• [EXTRACT]
* * *
-3

I am trying to count the number of occurrences of similar words in a paragraph in Java read from a file, but for some reasons the count is not working. Can you please tell me how to modify the method so that it can work.

void countsmwrd(String str) {
    int count = 0;
    String temp = "";
    ArrayList<String> vx = new ArrayList<String>();
    System.out.println("\nThe tokens are: ");
    StringTokenizer s = new StringTokenizer(str, " ,.", true);
    for (int i = 0; s.hasMoreTokens(); i++) {
        vx.add(s.nextToken());
    }

    for (int i = 0; i < vx.size(); i++) {
        String c = vx.get(i);

        for (int j = i; j < vx.size(); j++) {
            String k = vx.get(j);
            if (c == k && temp.indexOf(c) == -1) {
                count = count + 1;
            }

        }
        if (temp.indexOf(c) == -1) {
            temp = temp + c;
            System.out.println("Character   " + c + "   occurs   " + count + "    times");
        }

        count = 0;
    }
}
user1803551
  • 12,965
  • 5
  • 47
  • 74
Dev
  • 11
  • 2

2 Answers2

1

You can leverage a Set to determine the word count. I also suggest normalizing your input string by calling str.toLowerCase() so that "The" and "the" would only count for one word. I would also pass false for the returnDelims parameter in the StringTokenizer since the delimiters shouldn't constitute words. Here is an example:

public int wordCount(String str) {
    StringTokenizer s = new StringTokenizer(str.toLowerCase(), " ,.", false);
    Set<String> uniqueWords = new HashSet<String>();
    while (s.hasMoreTokens()) {
        uniqueWords.add(s.nextToken());
    }
    return uniqueWords.size();
}
Jeff Ward
  • 1,109
  • 6
  • 17
0

Your tokenizer is splitting based on " ,.". You won't have many of those in your typical paragraph. Change it to split on a space only. Even better a regular expression for white space ("\\s*" for zero or more whitespaces).

Matt Stevens
  • 1,104
  • 1
  • 12
  • 24
* * *
• [RAW DATA]
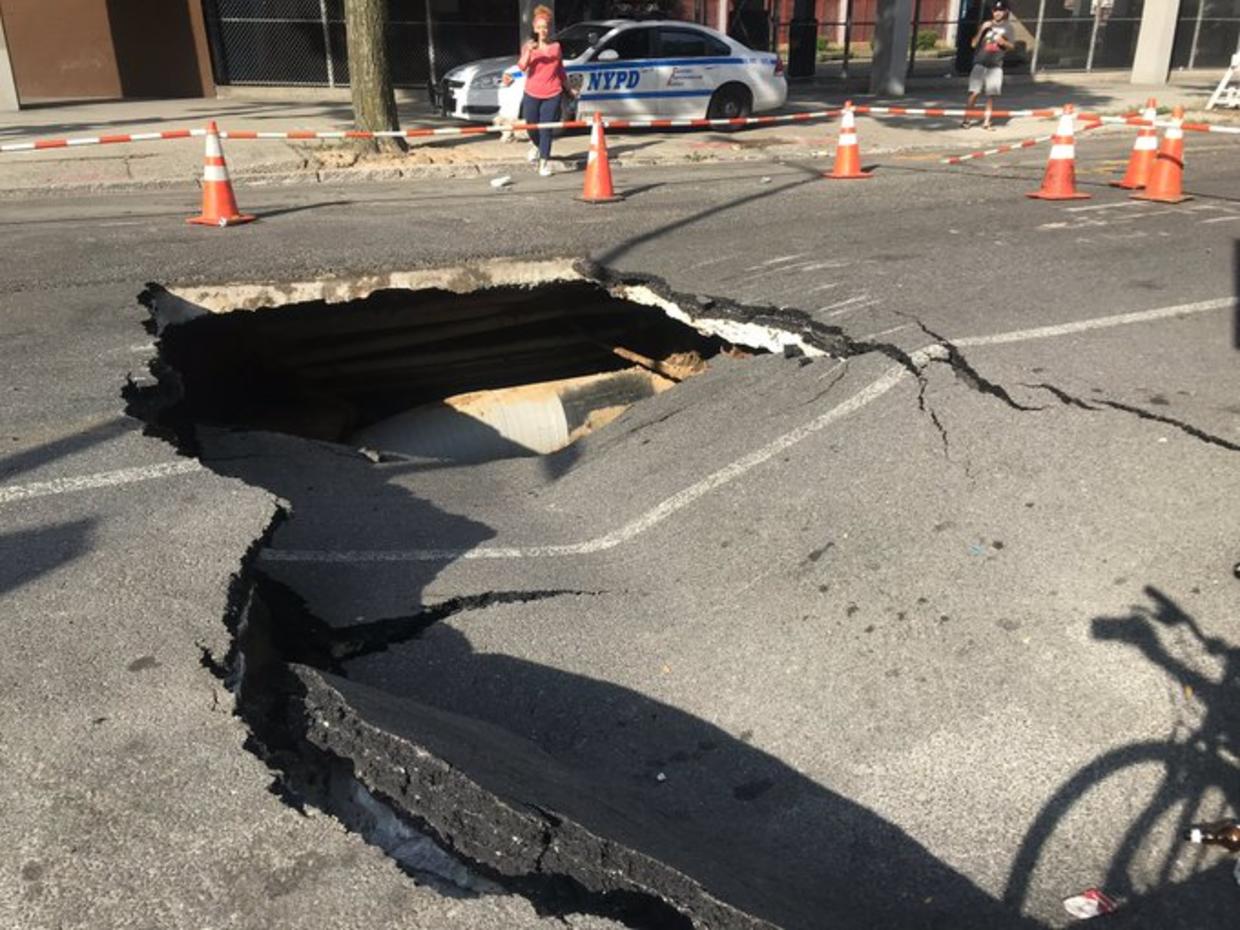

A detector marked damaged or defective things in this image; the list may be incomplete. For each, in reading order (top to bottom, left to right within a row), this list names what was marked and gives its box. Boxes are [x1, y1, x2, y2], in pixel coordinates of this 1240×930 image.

crack in pavement [1026, 384, 1240, 453]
* * *
• [TASK] Reproduce the part of the Java word-count thread that opens with the words containing "Your tokenizer is" and closes with "or more whitespaces).". Work from the Java word-count thread alone, not from the listing.

• [SOLUTION FOR THIS EXERCISE]
Your tokenizer is splitting based on " ,.". You won't have many of those in your typical paragraph. Change it to split on a space only. Even better a regular expression for white space ("\\s*" for zero or more whitespaces).